=== Exercise task ===
Copy out every one of the following lines word for word, in the same order.

=== Data excerpts ===
"""
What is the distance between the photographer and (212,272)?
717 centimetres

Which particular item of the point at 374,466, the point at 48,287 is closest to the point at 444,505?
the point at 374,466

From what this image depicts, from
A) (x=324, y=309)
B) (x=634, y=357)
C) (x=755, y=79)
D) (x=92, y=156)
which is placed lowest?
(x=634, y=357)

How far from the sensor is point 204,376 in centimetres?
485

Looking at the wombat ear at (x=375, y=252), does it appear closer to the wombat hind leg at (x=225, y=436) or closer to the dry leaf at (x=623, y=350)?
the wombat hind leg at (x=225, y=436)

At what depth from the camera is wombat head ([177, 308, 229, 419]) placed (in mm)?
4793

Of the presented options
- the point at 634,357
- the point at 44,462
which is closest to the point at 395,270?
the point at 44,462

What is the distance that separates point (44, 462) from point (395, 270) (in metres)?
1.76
"""
=== Task solution ===
What is the distance between the photographer and (212,272)?
717 centimetres

Which particular item of the point at 374,466, the point at 48,287 is closest to the point at 444,505?
the point at 374,466

From what this image depicts, from
A) (x=324, y=309)
B) (x=634, y=357)
C) (x=755, y=79)
D) (x=92, y=156)
which is placed lowest?
(x=634, y=357)

How far from the sensor is point 204,376 in centimetres?
485

Looking at the wombat ear at (x=375, y=252), does it appear closer to the wombat hind leg at (x=225, y=436) or closer to the dry leaf at (x=623, y=350)?
the wombat hind leg at (x=225, y=436)

At what depth from the camera is wombat head ([177, 308, 229, 419]) placed (in mm)?
4793

Of the presented options
- the point at 634,357
- the point at 44,462
which is closest to the point at 395,270?
the point at 44,462

What is the distance that separates point (44, 462) from point (395, 270) (in metres)?
1.76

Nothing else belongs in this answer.